コラム

大江千里が綴る、コロナから「生還」したニューヨークに響く復活の歌

2021年07月16日(金)17時40分

ブルックリンの路上にカラフルな音がはじける(筆者撮影) SENRI OE

<ワクチン接種が進み、経済活動が再開したニューヨーク。日本の現状の先を行くこの街で、大江千里が見た思いがけない世界とは――>

ニューヨークの街や人の心が開いてきた。街に住む人の内に秘めたエネルギーが膨らんで音になる。信号待ちの車の開け放たれた窓から、手持ちの大きなラジカセから、手元の携帯から、大きな音を鳴らすやんちゃなニューヨーカーたちがよみがえってきた。

まるでニューヨークというトレインが地下から地上へ出てきて一気に希望の光を浴びて走っているようだ。静から動へ。笑う声、エンジンを吹かす音、自転車のブレーキ、バスのクラクション、そしてアイスクリーム屋の車両から聴こえるメロディー(『タイタニック』だったりする)。

救急車のサイレン一辺倒だった日々から色彩豊かな音に囲まれるのが、こんなにも心躍るものなのかと再発見する。当たり前の音にあふれた日常が戻る、ただそれだけでこんなにウキウキするなんて、コロナ禍前の自分には想像もできなかった。

地下鉄や路上や公園で演奏やアートの実演をする人も増えてきた。

昔、道のあちこちにチョークで円を描き、その中に立つと幸せになれるという『幸せの場所』と題したインスタレーションをしていたコロンビア人の画家がいた。僕が円から円へケンケンでたどっていると、その随分先に、ゴールの幸せの絵を描く彼がいた。僕らが仲良くなるのに時間は要らなかった。

そんな彼は、母国に引き揚げたのち随分してから「やっぱりやりたい」とニューヨークへ舞い戻り、今は抽象的でカラフルな絵に詩を付けて発表している。

ニューヨークにはアートを通しての出会いがいっぱいある。路上での演奏には許可が必要だ。

地下鉄の構内はMTA(ニューヨーク州都市交通局)の管轄で、オーディションが毎年春に開催される。ストリートパフォーマンスには許可は要らないが、拡声器を使用する場合にはサウンド機器の許可申請が必要で、手数料は45ドル。公園でのパフォーマンスにはニューヨーク市公園局のイベント許可申請が必要で、こちらは25ドル。

街じゅうがターンテーブル

僕もジャズ大学生だった頃、スイス人のベースと日本人のバイオリンと路上演奏をやっていた。ワシントン・スクエア・パークで一度ひどい夕立に遭い、凱旋門の下に駆け込んだら、地下の排水溝のライトが凱旋門のカーブを照らしていた。

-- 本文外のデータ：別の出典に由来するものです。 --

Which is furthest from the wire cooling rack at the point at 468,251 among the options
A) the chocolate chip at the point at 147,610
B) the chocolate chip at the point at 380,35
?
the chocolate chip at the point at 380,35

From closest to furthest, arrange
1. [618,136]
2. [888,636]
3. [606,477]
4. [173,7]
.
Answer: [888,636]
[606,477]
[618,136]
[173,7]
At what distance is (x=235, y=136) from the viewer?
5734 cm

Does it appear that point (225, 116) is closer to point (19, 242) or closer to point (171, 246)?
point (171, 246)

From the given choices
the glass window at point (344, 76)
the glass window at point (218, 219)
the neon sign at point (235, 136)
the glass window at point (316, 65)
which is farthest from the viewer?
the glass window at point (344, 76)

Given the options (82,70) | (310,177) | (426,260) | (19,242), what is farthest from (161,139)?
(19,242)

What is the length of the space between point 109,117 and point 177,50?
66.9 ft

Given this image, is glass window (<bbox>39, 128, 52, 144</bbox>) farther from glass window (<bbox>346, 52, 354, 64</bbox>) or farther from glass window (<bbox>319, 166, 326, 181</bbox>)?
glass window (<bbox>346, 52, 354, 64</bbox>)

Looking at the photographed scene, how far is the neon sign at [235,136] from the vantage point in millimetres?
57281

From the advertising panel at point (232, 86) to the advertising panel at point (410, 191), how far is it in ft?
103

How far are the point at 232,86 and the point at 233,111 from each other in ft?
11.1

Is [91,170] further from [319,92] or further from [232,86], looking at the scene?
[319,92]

その様子があまりに綺麗で「雨がやんだらここでやろう」と手ぐすね引いて待ち、すぐさま場所取りをして演奏を再開させた。僕が覚えている、人生で最も心が震える瞬間の1つだった。

雨上がりのまだぬれた景色や人に、音がゆっくり伝わり染み込んでいくのが手に取るように分かった。僕のピアニカを指差して「これ何ていうの?」と尋ねる子供、恥ずかしそうに1ドル札を置いていく人、あんなふうにまた、自分の作る音楽が人を笑顔にできればいいなと思う。

「おっと」。満員のバスの中、大音量で携帯着信音のラップを鳴らし焦って手で押さえる人がいたら、周りは逆にそれに合わせてうれしそうに体を揺らす。街路樹の鳥までもが、ファンキーに首を振りさえずりしているようにも見えてくる。

ニューヨークは街じゅうがターンテーブル、全ての人から「音楽が聴こえる街」だ。

プロフィール

大江千里

ジャズピアニスト。1960年生まれ。1983年にシンガーソングライターとしてデビュー後、2007年末までに18枚のオリジナルアルバムを発表。2008年、愛犬と共に渡米、ニューヨークの音楽大学ニュースクールに留学。2012年、卒業と同時にPND レコーズを設立、6枚のオリジナルジャズアルパムを発表。世界各地でライブ活動を繰り広げている。最新作はトリオ編成の『Hmmm』。2019年9月、Sony Music Masterworksと契約する。著書に『マンハッタンに陽はまた昇る――60歳から始まる青春グラフィティ』(KADOKAWA)ほか。 ニューヨーク・ブルックリン在住。